Об устойчивости и гнилости социальных систем – или еще раз о динамике катастроф
![топ 100 блогов](/media/images/default.jpg)
То есть, попытки объяснить – а уже тем более, промоделировать – их особенности, опираясь на привычные, «обыденные» принципы, всегда будет терпеть неудачу. Поскольку «большие социумы» и их свойства определяется совершенно иными законами, нежели то, с чем обычно приходится иметь дело человеку. И это, кстати, касается не только ошибочности представления о том, что если в государстве царит коррупция верхов и нищета низов, то оно завтра рухнет. Но и ошибочности идеи о том, что если внешне все обстоит весьма благопристойно, чернь шапку ломает перед господами и готова умереть за царя-батюшку, то данное царство будет продолжаться вечно. (О данном моменте будет сказано несколько ниже.) Поскольку на самом деле большая часть внешних признаков и «катастрофы», и «благоденствия» к реальному состоянию социальных систем не имеют никакого отношения.
* * *
Для примера можно взять ту же Российскую Империю – которая, по сути, в свое время отлично продемонстрировала ошибочность представлений и о гнилости, и об устойчивости. Поскольку – если говорить о первом качестве, т.е., о том, что российская государственная машина давно уже находится «при смерти» - то это признавалось многими еще в середине XIX столетия. Уже тогда разложение созданного Петром «дворянского государства» было достаточным: и в плане того, что получившие от Екатерины «волю» дворяне очень быстро мутировали в чистых паразитов-крепостников, проводящих все свои дни в поместьях, вместо государственной службы. И в плане того, что даже находящиеся на данной службе субъекты все больше заботились о том, чтобы набить собственный карман – вместо выполнения своих функций. В конце концов, знаменитая сатира Гоголя – скажем, «Ревизор» или «Мертвые души» - в то время воспринималась исключительно, как реалистическое изображение царящих нравов. (Настолько, что ее даже не пытались запретить – как это обыкновенно делали с сатирическими произведениями «на русскую действительность». )

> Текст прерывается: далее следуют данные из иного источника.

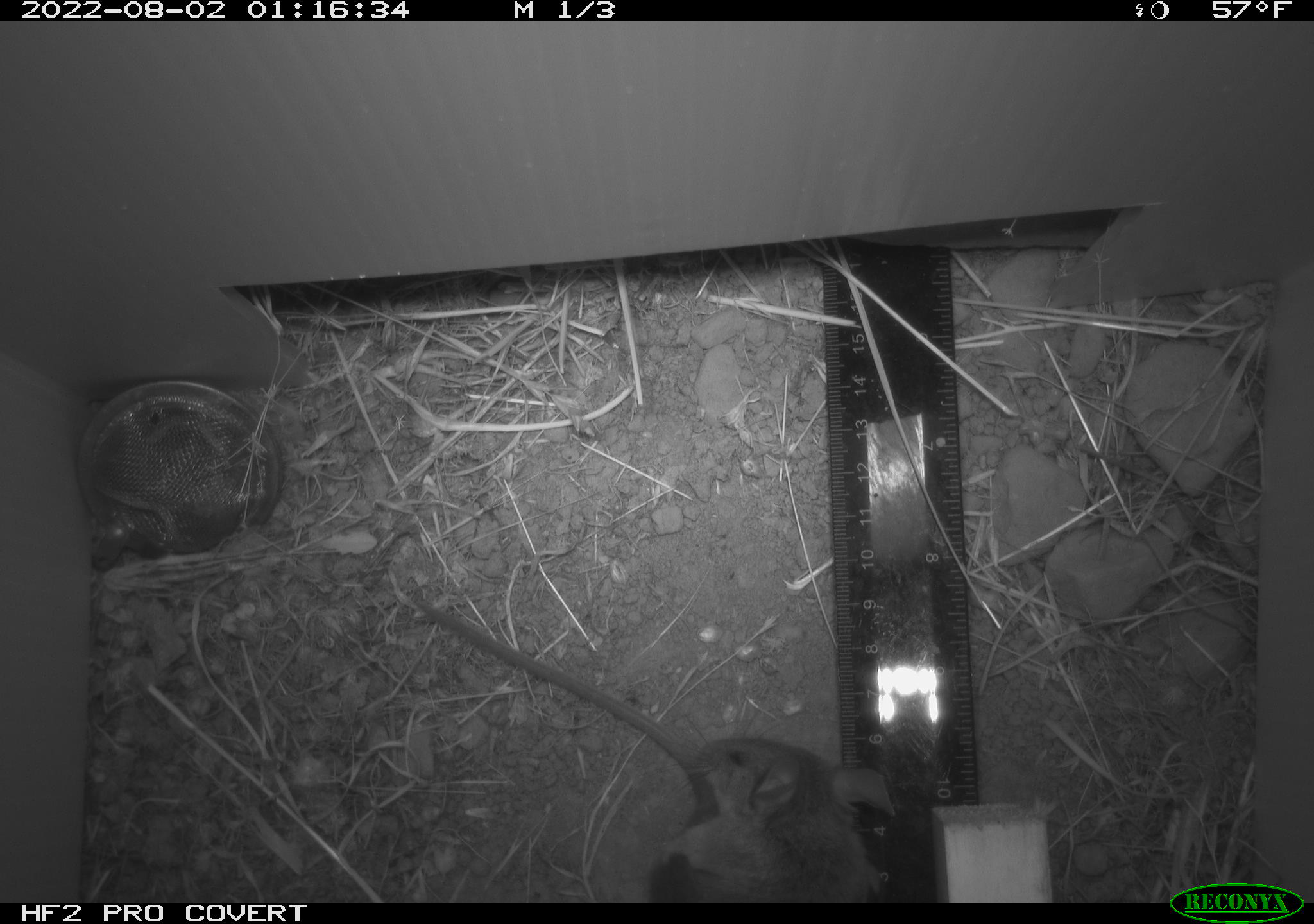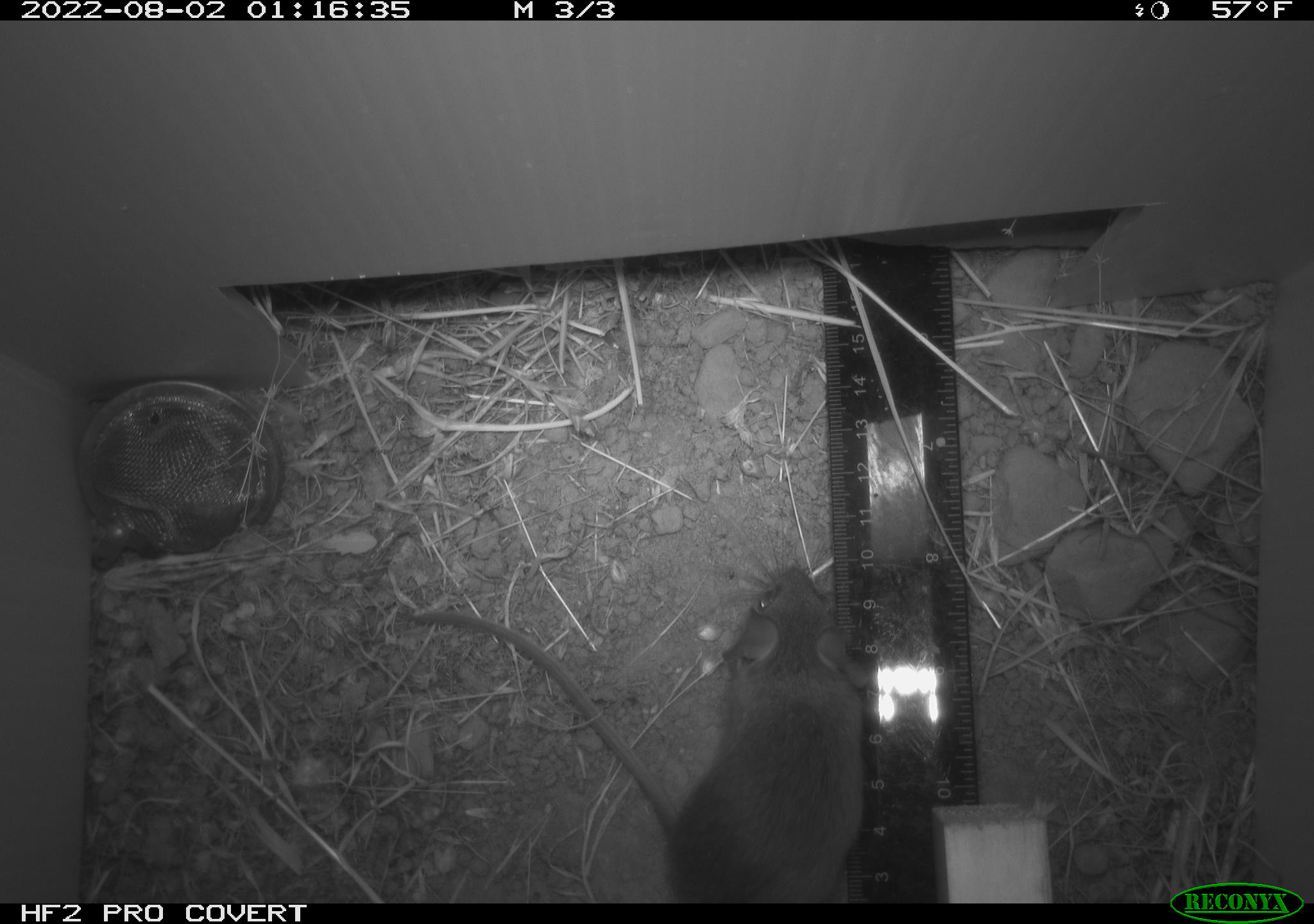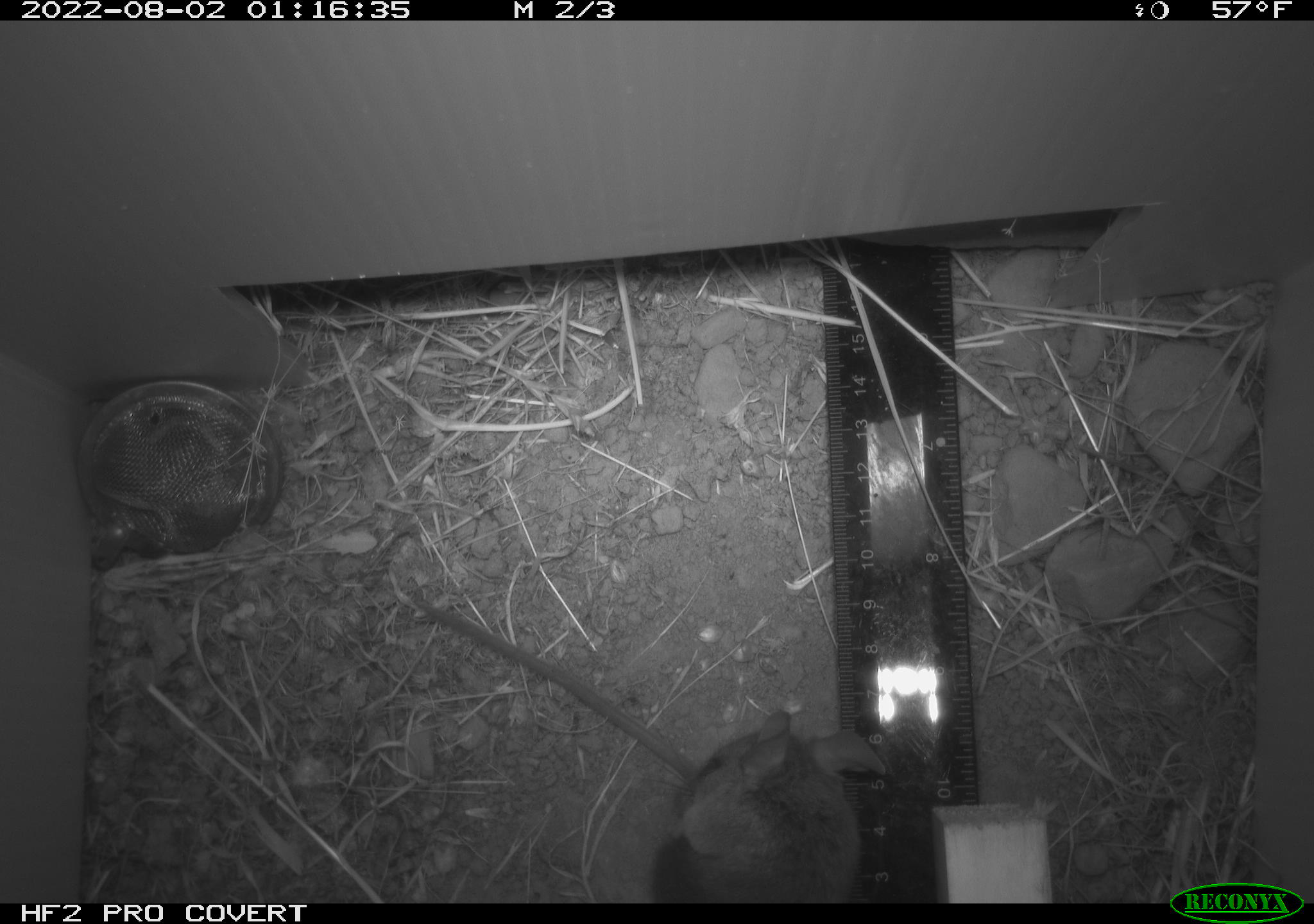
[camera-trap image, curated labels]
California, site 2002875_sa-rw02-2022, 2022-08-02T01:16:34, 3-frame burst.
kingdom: Animalia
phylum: Chordata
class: Mammalia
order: Rodentia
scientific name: Rodentia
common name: mouse species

То есть, показанные Гоголем «особенности русского бытия» (не только в указанных произведениях, но и вообще, во всем его творчестве) были очевидны всем – включая Николая I. Впрочем, что тут говорить о Гоголе, если сам этот царь известен, как автор фразы: «В России только два человека не воруют - ты и я». (Сказано было наследнику престола.) Так что Николай Павлович мог только приветствовать сатирические обличения российских «безобразий» - в том смысле, что как раз борьба с ними была для данного правителя смыслом жизни. Правда, борьба безуспешная – поскольку сама существующая система «сословного государства» с «освобожденным дворянством» не могла существовать иначе. Тем не менее, Российская Империя пережила Николая I, потом Александра II, Александра III – и даже Николаю II удалось проправить еще целых 23 года. В государстве, которое, как уже было сказано, даже для современников совершенно очевидно находилось в крайне критичной ситуации.
Более того, за это время Российская Империя успела провести несколько войн, закончившихся более или менее успешно, ликвидировать крепостничество (правда, по самому неудачному варианту), построить железные дороги и создать несколько «индустриальных производственных ядер». (Петербург, Варшава, Москва, Донбасс и т.д.) Которые, в свою очередь, стали «зародышами» будущего существования страны. Более того, за это время была создана знаменитая русская классическая литература, русская классическая живопись и не менее классическая музыка, начато создание русской научной и инженерной школы. В общем, совершались славные и крайне необходимые для будущего дела, без которых не было бы последующего советского взлета. И одновременно с этим – шло действительно катастрофическое обнищание крестьян, развал традиционного крестьянского хозяйства, страну накрывали волны голода... Впрочем, все было неизбежным для перехода к индустриальной форме производства – но менее страшным от этого не становилось. И, разумеется, указанная выше болезнь в виде «воровства» - т.е., коррупции, пронизывающей всю государственную машину –не только не исчезла, но продолжала нарастать. Особенно после того, как в Россию начал активно приходить иностранный капитал…
* * *
То есть, российское государство XIX столетия было одновременно и «гнилым», и «плодоносящим». И хотя, конечно, «конец был немного предсказуем» - то есть, закончилось все именно разрушением Российской Империи и всеобщей Революцией – но произошло это только через много десятилетий после того, как «гнилость режима» стала очевидной для большинства. Так что –особенно, если сравнивать Российскую Империю XIX века с окружающими ее европейскими государствами – то можно только поражаться ее устойчивости. Скажем, Франция, Германия, Италия, и, в какой-то мере, Австрия переживали в указанное время множество революций и трансформаций, меняя конфигурацию европейского пространства. (О Балканах и говорить нечего: пороховая бочка – она пороховая бочка.) А Россия стояла, как скала – настолько, что даже русские революционеры, в общем-то, не верили в свою скорую победу. (Подумать только – они убили российского царя, и… И, собственно, ничего не произошло, за исключением усиления репрессий и уменьшения свобод.)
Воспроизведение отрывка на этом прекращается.